:: Work order A ::
Name every place that the IFTM article below mentions by name.
:: Work order B ::
Write out, word for word, the part of the IFTM article that starts with "Malaysia has also" and goes on through "the Lenggong Valley.".

:: Text segment ::

--

The IFTM trade show took place from 20 to 22 September 2022, in Paris, and gathered thousands of travel professionals from all over the world. In an interview, Libra Hanif, director of Tourism Malaysia discussed the importance of sustainable tourism in our fast-changing world.

Also known as the Land of the Beautiful Islands, Malaysia’s landscape and cultural diversity is almost unmatched on the planet. Those qualities were all put on display at the Malaysian stand during the IFTM trade show.

Libra Hanif, director of Tourism Malaysia, explained the appeal of the country as well as the importance of promoting sustainable tourism today: “Sustainable travel is a major trend now, with the changes that are happening post-covid. People want to get close to nature, to get close to people. So Malaysia being a multicultural and diverse [country] with a lot of natural environments, we felt that it’s a good thing for us to promote Malaysia.”

Malaysia has also gained fame in recent years, through its numerous UNESCO World Heritage Sites, which include Kinabalu Park and the Archaeological Heritage of the Lenggong Valley.

Green mobility has also become an integral part of tourism in Malaysia, with an increasing number of people using bikes to discover the country: “If you are a little more adventurous, we have the mountain back trails where you can cut across gazetted trails to see the natural attractions and the wildlife that we have in Malaysia,” says Hanif. “If you are not that adventurous, you’ll be looking for relaxing cycling. We also have countryside spots, where you can see all the scenery in a relaxing session.”

With more than 25,000 visitors at this IFTM trade show this year, Malaysia’s tourism board got to showcase the best the country and its people have to offer.

--

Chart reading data
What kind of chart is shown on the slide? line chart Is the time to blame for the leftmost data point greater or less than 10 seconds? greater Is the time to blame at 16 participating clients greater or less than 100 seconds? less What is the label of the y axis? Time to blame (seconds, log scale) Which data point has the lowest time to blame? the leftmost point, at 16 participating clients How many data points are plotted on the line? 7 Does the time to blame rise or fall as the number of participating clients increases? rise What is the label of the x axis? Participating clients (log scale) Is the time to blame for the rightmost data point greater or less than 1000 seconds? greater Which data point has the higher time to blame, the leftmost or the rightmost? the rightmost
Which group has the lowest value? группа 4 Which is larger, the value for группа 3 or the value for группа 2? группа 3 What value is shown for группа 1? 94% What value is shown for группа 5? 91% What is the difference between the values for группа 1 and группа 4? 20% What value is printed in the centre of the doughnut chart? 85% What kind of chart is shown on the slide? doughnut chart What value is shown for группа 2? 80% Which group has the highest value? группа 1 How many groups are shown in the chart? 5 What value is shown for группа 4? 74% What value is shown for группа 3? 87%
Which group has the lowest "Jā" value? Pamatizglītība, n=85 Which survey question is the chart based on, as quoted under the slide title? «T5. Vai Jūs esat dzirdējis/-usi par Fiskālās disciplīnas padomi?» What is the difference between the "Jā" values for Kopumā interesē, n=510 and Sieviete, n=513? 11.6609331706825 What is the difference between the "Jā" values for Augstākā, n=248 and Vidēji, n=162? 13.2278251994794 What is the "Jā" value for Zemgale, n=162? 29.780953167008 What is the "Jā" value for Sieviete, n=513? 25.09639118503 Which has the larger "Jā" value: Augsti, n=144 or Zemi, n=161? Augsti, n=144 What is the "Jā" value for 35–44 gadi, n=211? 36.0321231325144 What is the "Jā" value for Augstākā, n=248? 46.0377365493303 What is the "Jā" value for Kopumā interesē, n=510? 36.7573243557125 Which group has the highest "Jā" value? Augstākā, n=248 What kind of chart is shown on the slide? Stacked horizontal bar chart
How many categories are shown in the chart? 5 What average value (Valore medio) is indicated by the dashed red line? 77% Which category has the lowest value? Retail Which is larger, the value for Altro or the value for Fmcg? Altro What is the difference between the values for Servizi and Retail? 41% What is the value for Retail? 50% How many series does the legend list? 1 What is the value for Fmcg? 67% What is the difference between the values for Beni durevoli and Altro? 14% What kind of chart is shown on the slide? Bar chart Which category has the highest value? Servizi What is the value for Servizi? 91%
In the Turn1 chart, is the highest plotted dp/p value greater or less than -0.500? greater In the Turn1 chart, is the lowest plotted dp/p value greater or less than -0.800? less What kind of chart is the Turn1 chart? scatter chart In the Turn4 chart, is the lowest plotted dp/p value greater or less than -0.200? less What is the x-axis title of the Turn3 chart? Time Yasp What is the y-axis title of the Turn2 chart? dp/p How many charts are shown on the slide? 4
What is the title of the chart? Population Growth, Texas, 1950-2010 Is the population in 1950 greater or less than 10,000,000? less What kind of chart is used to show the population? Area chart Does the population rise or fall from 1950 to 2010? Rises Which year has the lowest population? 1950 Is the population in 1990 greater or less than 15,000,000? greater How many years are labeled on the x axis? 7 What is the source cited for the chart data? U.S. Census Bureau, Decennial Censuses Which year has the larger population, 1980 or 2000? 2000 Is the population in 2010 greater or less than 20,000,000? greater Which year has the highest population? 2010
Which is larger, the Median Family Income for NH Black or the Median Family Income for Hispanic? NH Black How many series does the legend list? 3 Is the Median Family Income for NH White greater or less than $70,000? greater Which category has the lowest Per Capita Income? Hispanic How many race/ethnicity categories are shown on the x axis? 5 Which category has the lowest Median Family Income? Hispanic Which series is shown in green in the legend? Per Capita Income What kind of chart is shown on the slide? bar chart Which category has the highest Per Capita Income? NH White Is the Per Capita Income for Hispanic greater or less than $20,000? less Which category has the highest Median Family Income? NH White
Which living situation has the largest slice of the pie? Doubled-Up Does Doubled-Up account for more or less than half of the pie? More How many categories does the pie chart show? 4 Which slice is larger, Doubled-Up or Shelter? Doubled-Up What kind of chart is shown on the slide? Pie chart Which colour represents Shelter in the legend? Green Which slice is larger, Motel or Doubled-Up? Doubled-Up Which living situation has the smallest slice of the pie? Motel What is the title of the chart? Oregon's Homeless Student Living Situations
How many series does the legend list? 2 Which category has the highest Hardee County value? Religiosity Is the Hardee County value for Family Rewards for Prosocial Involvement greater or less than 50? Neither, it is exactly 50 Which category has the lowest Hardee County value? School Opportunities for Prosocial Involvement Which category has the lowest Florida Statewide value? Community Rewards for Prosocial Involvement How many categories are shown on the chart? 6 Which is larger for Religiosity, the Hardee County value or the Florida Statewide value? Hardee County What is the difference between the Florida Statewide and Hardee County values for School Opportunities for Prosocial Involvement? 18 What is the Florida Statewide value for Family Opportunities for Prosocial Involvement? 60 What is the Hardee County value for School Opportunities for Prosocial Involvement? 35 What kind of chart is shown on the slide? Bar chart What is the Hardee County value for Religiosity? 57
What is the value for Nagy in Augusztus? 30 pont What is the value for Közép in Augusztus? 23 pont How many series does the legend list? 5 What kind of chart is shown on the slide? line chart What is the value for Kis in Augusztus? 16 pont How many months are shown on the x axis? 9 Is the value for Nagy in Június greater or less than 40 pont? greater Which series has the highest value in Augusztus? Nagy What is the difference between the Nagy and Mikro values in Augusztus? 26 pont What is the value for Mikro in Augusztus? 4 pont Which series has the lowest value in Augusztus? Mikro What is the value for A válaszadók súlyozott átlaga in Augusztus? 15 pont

--

:: Exercise result A ::
Paris, Malaysia, Kinabalu Park, Lenggong Valley

:: Exercise result B ::
Malaysia has also gained fame in recent years, through its numerous UNESCO World Heritage Sites, which include Kinabalu Park and the Archaeological Heritage of the Lenggong Valley.